## TASK DETAILS
Output as a numbered list the lines of the listing below, from the line containing "Referring to the" through the line containing "Answer: (418,425) → (39,453) → (286,296)", inclusive of both, omitting any blank lines.

A run of listings
================================
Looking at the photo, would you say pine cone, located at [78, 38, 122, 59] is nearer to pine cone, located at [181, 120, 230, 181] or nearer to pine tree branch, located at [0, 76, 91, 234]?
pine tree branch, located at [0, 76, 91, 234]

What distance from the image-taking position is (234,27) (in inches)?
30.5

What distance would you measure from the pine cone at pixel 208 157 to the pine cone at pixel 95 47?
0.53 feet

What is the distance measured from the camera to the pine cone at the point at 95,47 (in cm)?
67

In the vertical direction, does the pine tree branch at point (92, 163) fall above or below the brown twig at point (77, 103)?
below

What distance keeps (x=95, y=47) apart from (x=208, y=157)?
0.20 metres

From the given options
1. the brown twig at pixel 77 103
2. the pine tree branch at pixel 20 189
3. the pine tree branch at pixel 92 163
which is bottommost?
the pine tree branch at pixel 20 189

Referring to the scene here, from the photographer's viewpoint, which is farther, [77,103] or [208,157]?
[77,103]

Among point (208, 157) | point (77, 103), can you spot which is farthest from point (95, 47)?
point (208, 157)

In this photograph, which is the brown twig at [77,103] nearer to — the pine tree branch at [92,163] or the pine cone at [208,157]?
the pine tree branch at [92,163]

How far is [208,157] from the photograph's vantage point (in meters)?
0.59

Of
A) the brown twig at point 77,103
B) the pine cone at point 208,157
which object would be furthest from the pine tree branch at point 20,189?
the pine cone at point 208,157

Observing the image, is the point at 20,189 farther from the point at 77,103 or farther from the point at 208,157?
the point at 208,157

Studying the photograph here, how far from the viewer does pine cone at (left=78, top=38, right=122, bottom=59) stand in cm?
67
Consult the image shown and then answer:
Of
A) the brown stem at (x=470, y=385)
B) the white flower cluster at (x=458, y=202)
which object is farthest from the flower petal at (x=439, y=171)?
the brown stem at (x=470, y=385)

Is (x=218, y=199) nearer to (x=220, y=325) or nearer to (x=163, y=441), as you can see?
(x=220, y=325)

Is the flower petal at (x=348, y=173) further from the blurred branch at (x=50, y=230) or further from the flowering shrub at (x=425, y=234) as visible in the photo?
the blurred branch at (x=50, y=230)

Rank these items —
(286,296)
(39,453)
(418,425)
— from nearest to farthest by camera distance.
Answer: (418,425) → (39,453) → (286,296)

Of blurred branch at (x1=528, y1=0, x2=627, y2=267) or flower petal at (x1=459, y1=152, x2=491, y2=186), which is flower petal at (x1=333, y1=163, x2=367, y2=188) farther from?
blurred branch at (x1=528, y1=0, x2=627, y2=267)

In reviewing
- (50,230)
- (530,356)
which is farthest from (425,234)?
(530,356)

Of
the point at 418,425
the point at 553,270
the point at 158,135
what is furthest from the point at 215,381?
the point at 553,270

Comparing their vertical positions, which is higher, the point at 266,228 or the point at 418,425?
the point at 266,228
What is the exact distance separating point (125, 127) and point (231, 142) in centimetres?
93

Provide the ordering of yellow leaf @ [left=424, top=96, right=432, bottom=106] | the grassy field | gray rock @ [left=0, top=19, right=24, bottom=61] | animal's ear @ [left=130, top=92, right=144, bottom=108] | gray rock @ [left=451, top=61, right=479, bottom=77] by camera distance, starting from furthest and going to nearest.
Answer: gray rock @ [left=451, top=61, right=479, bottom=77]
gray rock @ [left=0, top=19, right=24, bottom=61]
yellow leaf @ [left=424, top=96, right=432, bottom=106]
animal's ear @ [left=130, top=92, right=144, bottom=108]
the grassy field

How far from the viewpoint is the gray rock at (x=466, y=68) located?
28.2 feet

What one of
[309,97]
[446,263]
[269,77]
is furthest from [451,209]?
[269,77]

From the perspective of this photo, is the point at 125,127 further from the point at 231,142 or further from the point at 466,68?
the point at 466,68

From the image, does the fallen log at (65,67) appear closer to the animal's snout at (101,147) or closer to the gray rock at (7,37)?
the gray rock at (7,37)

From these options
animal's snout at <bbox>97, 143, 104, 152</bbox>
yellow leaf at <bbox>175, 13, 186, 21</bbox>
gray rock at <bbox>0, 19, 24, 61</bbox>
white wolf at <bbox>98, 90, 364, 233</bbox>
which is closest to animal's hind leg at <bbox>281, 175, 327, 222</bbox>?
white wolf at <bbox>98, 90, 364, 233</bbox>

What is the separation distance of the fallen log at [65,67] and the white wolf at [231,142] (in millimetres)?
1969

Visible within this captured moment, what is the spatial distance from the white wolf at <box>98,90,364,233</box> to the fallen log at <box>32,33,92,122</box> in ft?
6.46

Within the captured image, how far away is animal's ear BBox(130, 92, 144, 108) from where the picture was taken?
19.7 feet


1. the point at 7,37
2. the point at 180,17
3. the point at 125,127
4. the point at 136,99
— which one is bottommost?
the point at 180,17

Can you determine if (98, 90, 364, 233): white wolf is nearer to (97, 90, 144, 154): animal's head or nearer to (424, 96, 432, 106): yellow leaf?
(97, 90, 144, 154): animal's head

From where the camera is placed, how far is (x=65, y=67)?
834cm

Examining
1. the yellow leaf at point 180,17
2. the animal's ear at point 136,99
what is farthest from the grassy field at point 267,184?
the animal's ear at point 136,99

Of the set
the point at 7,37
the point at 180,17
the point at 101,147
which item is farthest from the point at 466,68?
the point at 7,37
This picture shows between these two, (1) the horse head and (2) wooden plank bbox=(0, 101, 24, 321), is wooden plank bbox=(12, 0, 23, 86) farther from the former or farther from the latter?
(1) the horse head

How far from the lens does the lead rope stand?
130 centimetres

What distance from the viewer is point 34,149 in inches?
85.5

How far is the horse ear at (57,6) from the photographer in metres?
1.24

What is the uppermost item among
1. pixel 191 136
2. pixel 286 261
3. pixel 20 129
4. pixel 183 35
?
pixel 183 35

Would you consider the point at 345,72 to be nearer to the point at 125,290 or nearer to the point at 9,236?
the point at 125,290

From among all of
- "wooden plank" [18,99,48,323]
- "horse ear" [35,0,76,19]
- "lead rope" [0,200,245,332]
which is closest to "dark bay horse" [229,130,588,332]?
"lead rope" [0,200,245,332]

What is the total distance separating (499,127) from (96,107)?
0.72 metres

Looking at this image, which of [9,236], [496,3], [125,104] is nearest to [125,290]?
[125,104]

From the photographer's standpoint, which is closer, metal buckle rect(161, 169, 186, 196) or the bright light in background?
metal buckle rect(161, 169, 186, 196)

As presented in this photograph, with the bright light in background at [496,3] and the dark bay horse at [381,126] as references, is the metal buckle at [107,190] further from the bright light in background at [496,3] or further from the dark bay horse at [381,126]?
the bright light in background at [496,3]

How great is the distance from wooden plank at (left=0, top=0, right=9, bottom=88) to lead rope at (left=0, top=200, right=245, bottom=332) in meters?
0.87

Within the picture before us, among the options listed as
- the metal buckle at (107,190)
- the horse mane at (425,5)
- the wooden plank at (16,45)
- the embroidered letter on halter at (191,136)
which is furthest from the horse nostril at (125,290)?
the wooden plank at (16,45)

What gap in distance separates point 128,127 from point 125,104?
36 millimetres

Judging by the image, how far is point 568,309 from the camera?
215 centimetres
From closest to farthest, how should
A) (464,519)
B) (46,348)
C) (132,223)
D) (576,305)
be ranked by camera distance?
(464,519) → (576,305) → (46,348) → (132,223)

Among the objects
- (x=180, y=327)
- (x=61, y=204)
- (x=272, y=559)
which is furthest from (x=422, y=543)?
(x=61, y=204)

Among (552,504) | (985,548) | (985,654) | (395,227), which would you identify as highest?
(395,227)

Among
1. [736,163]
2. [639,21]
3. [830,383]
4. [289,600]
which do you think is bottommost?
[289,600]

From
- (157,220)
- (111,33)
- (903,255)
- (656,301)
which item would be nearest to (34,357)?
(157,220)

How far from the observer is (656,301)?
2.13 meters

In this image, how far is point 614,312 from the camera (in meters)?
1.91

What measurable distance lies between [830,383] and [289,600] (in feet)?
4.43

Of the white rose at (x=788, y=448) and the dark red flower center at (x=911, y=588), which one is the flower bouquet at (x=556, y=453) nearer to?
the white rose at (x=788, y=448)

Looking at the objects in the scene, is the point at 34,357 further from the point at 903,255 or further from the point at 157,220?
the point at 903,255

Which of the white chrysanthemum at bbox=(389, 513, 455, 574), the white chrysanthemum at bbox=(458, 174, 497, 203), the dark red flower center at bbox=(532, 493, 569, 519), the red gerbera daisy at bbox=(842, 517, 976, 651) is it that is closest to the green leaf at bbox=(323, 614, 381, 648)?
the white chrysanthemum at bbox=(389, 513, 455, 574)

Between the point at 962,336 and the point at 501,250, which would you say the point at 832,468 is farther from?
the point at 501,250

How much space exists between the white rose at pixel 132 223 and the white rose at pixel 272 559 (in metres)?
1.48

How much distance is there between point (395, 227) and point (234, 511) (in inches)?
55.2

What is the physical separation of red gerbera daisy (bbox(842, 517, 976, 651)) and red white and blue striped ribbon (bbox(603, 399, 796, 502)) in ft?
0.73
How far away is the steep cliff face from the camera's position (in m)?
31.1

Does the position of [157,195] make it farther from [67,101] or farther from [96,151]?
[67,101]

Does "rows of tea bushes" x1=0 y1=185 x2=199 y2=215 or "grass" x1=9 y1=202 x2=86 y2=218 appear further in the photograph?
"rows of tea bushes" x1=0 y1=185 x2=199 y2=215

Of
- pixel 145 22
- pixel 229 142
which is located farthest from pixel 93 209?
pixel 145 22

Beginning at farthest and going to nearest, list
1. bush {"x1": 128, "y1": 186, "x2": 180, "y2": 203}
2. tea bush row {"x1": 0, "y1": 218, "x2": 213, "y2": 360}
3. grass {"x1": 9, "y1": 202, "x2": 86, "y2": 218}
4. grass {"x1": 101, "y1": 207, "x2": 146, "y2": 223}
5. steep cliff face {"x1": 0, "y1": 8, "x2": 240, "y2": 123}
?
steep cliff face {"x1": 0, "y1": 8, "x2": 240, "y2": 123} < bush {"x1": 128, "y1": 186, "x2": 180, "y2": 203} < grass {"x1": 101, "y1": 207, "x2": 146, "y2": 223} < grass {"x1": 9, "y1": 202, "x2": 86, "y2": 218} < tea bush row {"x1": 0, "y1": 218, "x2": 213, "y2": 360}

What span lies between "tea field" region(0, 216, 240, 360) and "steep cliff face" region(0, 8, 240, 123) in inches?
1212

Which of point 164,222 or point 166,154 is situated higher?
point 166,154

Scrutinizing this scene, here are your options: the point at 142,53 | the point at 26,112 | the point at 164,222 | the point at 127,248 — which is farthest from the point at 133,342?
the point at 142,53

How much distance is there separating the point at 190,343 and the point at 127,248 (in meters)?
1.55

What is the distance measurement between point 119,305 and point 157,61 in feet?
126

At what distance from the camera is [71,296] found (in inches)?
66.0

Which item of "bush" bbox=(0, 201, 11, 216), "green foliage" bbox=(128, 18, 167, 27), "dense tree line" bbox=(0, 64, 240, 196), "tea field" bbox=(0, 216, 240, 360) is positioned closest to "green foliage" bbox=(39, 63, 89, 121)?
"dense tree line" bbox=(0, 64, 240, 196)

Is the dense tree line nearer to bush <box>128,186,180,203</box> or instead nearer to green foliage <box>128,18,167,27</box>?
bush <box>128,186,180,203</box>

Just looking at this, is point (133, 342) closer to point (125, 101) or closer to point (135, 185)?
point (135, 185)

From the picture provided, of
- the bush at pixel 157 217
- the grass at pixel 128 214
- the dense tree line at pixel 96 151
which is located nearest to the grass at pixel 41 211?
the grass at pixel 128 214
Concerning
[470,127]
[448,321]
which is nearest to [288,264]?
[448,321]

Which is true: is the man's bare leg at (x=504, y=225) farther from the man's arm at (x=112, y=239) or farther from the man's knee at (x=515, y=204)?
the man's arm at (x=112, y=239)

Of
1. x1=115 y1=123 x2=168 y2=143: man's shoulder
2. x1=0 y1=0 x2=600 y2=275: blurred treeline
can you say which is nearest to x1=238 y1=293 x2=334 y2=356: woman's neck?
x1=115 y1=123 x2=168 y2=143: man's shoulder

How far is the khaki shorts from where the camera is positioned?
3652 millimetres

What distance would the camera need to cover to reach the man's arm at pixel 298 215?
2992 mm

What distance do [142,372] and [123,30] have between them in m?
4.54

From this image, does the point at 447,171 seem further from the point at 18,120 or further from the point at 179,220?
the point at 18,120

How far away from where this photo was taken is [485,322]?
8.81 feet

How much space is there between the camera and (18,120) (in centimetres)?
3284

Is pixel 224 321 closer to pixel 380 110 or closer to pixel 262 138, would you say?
================================
## RIGHT ANSWER
1. Referring to the scene here, from the photographer's viewpoint, which is farther, [77,103] or [208,157]?
2. [77,103]
3. Among point (208, 157) | point (77, 103), can you spot which is farthest from point (95, 47)?
4. point (208, 157)
5. In this photograph, which is the brown twig at [77,103] nearer to — the pine tree branch at [92,163] or the pine cone at [208,157]?
6. the pine tree branch at [92,163]
7. How far is [208,157] from the photograph's vantage point (in meters)?
8. 0.59
9. Of
10. A) the brown twig at point 77,103
11. B) the pine cone at point 208,157
12. which object would be furthest from the pine tree branch at point 20,189?
13. the pine cone at point 208,157
14. Observing the image, is the point at 20,189 farther from the point at 77,103 or farther from the point at 208,157?
15. the point at 208,157
16. Studying the photograph here, how far from the viewer does pine cone at (left=78, top=38, right=122, bottom=59) stand in cm?
17. 67
18. Consult the image shown and then answer:
19. Of
20. A) the brown stem at (x=470, y=385)
21. B) the white flower cluster at (x=458, y=202)
22. which object is farthest from the flower petal at (x=439, y=171)?
23. the brown stem at (x=470, y=385)
24. Is (x=218, y=199) nearer to (x=220, y=325) or nearer to (x=163, y=441), as you can see?
25. (x=220, y=325)
26. Is the flower petal at (x=348, y=173) further from the blurred branch at (x=50, y=230) or further from the flowering shrub at (x=425, y=234) as visible in the photo?
27. the blurred branch at (x=50, y=230)
28. Rank these items —
29. (286,296)
30. (39,453)
31. (418,425)
32. — from nearest to farthest by camera distance.
33. Answer: (418,425) → (39,453) → (286,296)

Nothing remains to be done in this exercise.